Exercise text:
######

# Working Holiday Visa (subclass 417) Initial "No Further Stay" condition in 1st year?



## kidstyx (Sep 14, 2013)

*Working Holiday Visa (subclass 417) Initial "No Further Stay" condition in 1st year?*

My spouse is interested in applying for a working holiday visa (subclass 417).

She will then subsequently apply for a Partner visa (subclass 820) and hopefully automatically receive bridging visa A.

To do this, she needs to be certain that "No further stay" condition does not apply on her initial working holiday visa.

I have found out that if a working holiday visa is extended for another year, a "no further stay" condition is usually imposed in the second year.

However, is there "no further stay" on the initial working holiday visa usually in the first year or not?

Thank you in advance.


----------



## espresso (Nov 2, 2012)

######

Collected data:
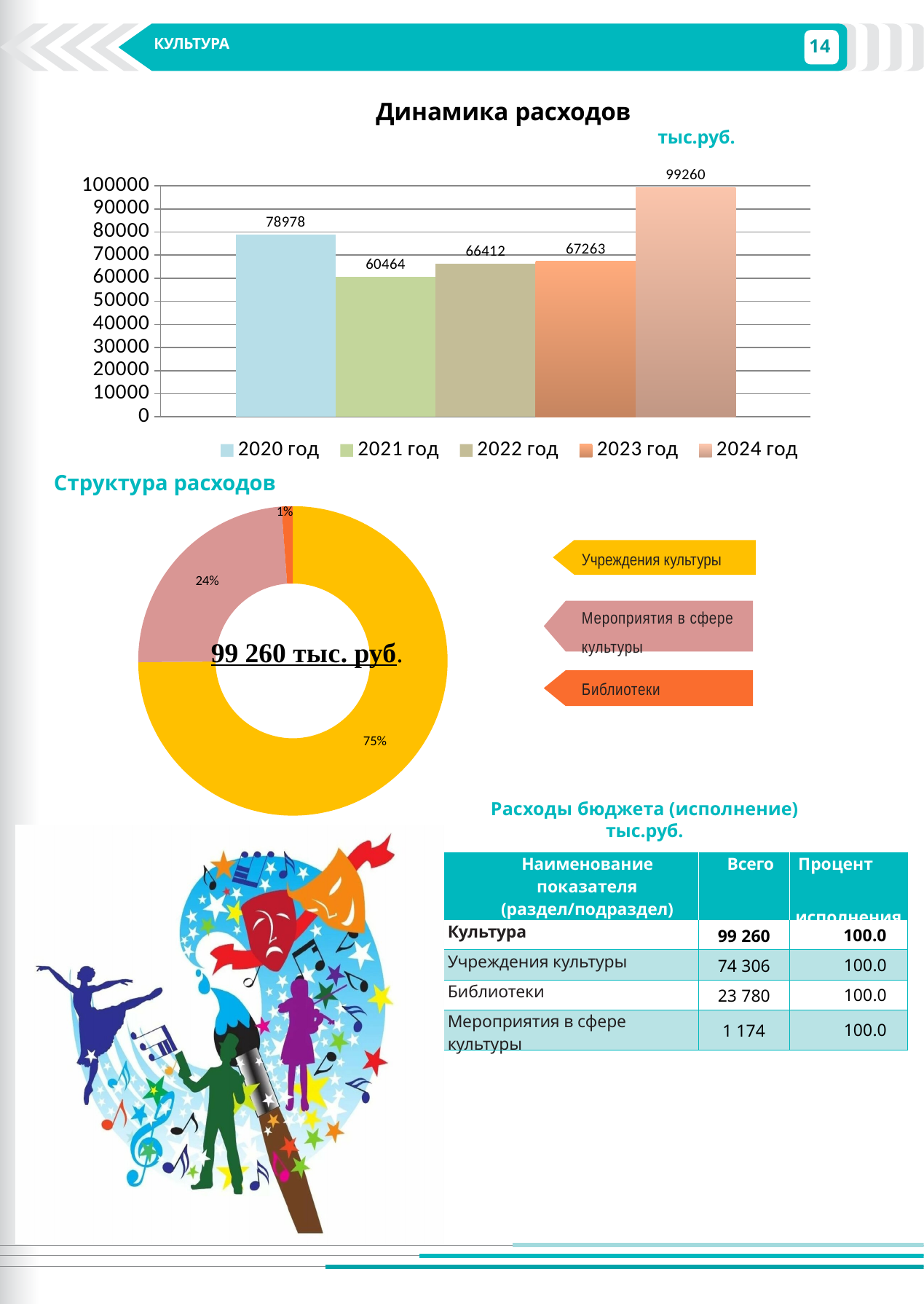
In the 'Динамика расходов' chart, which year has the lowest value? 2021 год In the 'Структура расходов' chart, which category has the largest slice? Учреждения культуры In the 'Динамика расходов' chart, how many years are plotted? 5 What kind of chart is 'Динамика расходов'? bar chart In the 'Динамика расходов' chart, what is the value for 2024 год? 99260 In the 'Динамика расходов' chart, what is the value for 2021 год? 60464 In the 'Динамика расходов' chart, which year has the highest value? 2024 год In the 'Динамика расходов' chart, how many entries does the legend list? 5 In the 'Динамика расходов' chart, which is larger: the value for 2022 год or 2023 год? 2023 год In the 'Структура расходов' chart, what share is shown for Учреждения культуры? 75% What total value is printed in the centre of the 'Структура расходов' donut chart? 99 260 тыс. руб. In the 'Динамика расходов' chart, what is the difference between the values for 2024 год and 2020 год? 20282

######

Requirement 1:
In the visa thread, reproduce word for word the passage from "However, is there" up to and including "(Nov 2, 2012)".
Requirement 2:
Pick up the visa thread where it stops and keep writing it.
The listing was taken from a separate source and has no connection to the visa thread.

Response 1:
However, is there "no further stay" on the initial working holiday visa usually in the first year or not?

Thank you in advance.


----------



## espresso (Nov 2, 2012)

Response 2:
It can be imposed in the first year as well, at the discretion of the case officer. To quote from the subclass 417 visa page: 



> The Working Holiday visa (subclass 417) lets you stay in Australia for 12 months. Any time spent outside Australia after the 12-month stay period on your visa has started does not extend the length of the visa. _You can only apply for another visa to extend your stay if your visa is not granted with a 'no further stay' condition._ You will be advised of this in your visa grant letter.
> 
> Visa holders without this condition can apply for a second Working Holiday visa. - You should contact your nearest immigration office to discuss your options.


So, there is no guarantee that she won't get it. Being recently married to an Australian citizen or PR holder is definitely a red flag for the case officer that will get you more scrutiny.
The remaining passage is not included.